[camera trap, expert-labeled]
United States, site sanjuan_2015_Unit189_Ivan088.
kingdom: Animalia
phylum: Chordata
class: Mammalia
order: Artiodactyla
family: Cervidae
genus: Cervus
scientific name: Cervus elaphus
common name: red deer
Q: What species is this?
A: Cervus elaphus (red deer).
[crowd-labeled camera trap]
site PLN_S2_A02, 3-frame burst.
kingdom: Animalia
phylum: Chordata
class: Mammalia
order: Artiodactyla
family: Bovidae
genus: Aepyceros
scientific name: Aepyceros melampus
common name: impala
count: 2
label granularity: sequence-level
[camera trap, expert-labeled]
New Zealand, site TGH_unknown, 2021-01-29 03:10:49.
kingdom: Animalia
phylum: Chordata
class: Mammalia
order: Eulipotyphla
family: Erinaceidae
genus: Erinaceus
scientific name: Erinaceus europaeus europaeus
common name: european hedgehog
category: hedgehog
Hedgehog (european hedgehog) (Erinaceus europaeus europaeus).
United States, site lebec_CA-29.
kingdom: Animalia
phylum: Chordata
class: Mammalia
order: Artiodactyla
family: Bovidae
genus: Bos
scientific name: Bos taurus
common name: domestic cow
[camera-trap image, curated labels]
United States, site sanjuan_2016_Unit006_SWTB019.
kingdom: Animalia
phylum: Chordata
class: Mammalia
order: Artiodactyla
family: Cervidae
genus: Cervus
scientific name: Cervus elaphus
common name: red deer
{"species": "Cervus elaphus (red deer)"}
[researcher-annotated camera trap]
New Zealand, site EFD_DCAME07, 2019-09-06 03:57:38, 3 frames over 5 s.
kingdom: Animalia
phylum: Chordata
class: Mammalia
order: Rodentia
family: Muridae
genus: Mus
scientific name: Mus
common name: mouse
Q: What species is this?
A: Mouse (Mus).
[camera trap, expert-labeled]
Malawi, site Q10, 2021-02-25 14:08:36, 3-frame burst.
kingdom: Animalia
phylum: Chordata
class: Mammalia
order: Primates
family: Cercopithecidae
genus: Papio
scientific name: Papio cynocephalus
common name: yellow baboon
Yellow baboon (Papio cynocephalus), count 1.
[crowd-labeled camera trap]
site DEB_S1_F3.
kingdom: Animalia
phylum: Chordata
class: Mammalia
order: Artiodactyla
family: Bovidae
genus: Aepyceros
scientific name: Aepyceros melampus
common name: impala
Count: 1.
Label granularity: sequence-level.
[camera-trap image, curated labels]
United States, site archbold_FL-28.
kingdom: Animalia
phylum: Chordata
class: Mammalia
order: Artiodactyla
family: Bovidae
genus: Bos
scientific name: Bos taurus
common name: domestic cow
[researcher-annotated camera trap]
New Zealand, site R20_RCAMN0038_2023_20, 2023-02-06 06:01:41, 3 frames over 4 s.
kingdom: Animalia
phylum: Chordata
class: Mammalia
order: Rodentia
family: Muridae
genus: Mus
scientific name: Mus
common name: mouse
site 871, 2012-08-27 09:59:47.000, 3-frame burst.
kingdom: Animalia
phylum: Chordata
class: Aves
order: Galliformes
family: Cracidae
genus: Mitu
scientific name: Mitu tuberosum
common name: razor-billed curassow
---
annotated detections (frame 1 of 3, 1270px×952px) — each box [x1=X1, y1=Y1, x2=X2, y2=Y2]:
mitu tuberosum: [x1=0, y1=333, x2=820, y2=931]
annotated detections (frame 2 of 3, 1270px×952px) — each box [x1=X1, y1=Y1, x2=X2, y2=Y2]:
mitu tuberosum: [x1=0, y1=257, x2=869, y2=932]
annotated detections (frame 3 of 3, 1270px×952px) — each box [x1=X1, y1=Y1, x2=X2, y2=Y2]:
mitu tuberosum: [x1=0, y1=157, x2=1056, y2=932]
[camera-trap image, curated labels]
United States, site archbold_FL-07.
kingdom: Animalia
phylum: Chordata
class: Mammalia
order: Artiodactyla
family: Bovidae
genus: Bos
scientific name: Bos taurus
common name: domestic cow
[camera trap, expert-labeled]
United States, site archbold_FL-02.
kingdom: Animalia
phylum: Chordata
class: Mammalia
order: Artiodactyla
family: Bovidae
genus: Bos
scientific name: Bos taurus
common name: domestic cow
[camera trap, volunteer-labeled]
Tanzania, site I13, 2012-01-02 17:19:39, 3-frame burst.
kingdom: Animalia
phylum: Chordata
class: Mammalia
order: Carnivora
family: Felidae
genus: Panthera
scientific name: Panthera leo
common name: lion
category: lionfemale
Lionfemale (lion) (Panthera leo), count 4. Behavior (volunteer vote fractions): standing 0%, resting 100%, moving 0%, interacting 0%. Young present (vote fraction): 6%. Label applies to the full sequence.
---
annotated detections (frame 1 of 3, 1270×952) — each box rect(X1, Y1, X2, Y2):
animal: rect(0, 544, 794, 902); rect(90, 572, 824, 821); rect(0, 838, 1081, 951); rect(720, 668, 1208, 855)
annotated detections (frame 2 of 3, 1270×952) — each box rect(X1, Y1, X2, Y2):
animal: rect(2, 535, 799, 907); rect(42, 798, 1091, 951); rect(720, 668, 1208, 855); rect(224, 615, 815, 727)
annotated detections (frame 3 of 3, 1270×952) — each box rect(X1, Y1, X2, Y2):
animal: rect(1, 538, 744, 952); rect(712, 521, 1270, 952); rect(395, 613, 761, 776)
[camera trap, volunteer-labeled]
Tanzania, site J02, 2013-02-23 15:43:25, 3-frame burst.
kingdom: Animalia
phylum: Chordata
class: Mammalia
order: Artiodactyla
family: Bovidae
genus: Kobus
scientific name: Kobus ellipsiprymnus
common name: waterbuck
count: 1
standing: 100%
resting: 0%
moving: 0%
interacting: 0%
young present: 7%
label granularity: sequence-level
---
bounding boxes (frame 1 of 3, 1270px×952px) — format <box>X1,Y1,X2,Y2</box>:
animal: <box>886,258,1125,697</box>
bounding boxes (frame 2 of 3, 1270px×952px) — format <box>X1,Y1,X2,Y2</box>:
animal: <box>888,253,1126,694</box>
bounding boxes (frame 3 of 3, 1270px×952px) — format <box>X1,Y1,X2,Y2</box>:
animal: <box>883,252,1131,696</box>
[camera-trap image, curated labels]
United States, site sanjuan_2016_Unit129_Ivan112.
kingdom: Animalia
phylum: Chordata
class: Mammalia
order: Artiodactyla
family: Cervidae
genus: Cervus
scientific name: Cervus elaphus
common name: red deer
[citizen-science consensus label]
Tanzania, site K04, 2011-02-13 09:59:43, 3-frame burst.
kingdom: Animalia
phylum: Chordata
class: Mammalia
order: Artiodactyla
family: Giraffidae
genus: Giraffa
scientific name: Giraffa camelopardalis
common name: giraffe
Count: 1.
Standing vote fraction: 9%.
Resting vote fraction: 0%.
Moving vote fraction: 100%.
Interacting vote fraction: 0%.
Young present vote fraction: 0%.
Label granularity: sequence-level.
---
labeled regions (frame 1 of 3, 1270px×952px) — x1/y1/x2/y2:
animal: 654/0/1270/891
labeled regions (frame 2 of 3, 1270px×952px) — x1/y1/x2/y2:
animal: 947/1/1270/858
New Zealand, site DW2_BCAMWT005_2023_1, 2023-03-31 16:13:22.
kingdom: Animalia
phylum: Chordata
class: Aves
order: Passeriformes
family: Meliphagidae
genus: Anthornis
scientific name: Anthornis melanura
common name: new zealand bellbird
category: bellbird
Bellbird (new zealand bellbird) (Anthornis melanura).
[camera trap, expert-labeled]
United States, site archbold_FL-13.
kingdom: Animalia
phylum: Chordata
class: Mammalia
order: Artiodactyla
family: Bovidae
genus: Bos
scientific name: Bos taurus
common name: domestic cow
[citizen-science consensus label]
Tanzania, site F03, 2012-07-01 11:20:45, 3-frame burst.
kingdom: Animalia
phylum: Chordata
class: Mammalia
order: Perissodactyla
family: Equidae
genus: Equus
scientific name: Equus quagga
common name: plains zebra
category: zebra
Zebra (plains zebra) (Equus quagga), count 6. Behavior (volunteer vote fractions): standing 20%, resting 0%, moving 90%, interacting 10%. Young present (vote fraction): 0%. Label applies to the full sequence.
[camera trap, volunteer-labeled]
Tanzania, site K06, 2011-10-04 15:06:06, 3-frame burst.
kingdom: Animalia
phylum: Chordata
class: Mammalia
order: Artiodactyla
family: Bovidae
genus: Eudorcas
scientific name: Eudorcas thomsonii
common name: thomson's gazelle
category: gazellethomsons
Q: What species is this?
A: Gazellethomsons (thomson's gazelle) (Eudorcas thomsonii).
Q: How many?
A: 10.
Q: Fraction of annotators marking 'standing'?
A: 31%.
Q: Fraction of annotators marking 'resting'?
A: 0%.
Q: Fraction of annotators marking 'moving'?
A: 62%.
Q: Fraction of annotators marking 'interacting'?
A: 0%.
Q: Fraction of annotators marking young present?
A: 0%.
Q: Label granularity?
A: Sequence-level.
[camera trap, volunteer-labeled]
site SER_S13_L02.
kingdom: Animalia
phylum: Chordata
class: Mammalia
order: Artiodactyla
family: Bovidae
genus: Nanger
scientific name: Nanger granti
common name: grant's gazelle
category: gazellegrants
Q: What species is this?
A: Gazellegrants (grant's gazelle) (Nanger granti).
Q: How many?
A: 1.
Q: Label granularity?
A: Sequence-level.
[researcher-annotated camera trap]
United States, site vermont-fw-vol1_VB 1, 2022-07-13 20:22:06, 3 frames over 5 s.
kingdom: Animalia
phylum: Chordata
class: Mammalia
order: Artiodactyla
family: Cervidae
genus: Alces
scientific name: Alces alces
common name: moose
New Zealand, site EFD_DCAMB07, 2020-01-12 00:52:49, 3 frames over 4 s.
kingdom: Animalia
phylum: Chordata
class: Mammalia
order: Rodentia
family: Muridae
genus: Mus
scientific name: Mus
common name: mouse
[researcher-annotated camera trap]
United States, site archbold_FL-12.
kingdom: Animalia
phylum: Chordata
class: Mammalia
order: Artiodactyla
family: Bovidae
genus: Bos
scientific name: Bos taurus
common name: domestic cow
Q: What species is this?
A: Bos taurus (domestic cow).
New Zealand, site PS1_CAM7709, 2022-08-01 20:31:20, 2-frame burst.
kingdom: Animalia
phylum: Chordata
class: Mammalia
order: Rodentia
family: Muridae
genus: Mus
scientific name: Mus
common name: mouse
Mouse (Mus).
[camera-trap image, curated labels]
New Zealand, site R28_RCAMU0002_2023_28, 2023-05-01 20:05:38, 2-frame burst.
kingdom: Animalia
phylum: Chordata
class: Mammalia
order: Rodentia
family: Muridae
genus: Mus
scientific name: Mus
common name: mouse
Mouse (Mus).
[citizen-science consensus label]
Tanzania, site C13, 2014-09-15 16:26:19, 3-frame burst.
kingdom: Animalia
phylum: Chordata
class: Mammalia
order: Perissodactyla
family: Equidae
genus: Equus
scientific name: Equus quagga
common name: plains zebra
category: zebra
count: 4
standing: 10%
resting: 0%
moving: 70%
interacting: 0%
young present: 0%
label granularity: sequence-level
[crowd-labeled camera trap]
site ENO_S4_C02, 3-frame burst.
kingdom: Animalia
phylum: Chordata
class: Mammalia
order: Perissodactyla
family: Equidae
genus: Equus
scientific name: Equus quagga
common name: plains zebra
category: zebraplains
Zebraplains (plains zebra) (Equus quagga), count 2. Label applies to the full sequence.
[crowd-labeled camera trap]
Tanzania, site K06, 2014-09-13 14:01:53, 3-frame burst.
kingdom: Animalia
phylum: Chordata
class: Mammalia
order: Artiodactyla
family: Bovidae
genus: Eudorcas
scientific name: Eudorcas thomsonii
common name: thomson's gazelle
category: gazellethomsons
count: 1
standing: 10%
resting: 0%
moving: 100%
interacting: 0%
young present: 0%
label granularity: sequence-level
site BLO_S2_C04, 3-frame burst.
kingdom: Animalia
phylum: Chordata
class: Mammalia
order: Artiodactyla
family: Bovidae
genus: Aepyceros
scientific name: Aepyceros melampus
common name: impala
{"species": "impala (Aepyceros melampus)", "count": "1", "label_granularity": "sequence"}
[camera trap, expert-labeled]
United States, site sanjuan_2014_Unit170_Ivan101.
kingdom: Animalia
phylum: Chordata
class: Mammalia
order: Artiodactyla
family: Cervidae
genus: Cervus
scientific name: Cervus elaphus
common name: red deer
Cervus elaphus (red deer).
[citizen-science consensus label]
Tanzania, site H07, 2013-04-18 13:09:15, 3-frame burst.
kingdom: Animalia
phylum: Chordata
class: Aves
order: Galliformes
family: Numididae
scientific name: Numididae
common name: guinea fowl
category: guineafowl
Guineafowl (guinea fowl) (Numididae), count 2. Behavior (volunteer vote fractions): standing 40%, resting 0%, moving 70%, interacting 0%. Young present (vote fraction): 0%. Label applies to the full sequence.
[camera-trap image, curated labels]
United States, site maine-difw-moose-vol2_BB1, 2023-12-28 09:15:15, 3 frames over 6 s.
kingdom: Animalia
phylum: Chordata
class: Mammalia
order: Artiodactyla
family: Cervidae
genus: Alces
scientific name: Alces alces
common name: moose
★ ★ ★ ★ ★
* _Problem statement_
Check the listing above for "United". Show every line where it turns up.

* _Final answer_
United States, site sanjuan_2015_Unit189_Ivan088.
United States, site lebec_CA-29.
United States, site sanjuan_2016_Unit006_SWTB019.
United States, site archbold_FL-28.
United States, site archbold_FL-07.
United States, site archbold_FL-02.
United States, site sanjuan_2016_Unit129_Ivan112.
United States, site archbold_FL-13.
United States, site vermont-fw-vol1_VB 1, 2022-07-13 20:22:06, 3 frames over 5 s.
United States, site archbold_FL-12.
United States, site sanjuan_2014_Unit170_Ivan101.
United States, site maine-difw-moose-vol2_BB1, 2023-12-28 09:15:15, 3 frames over 6 s.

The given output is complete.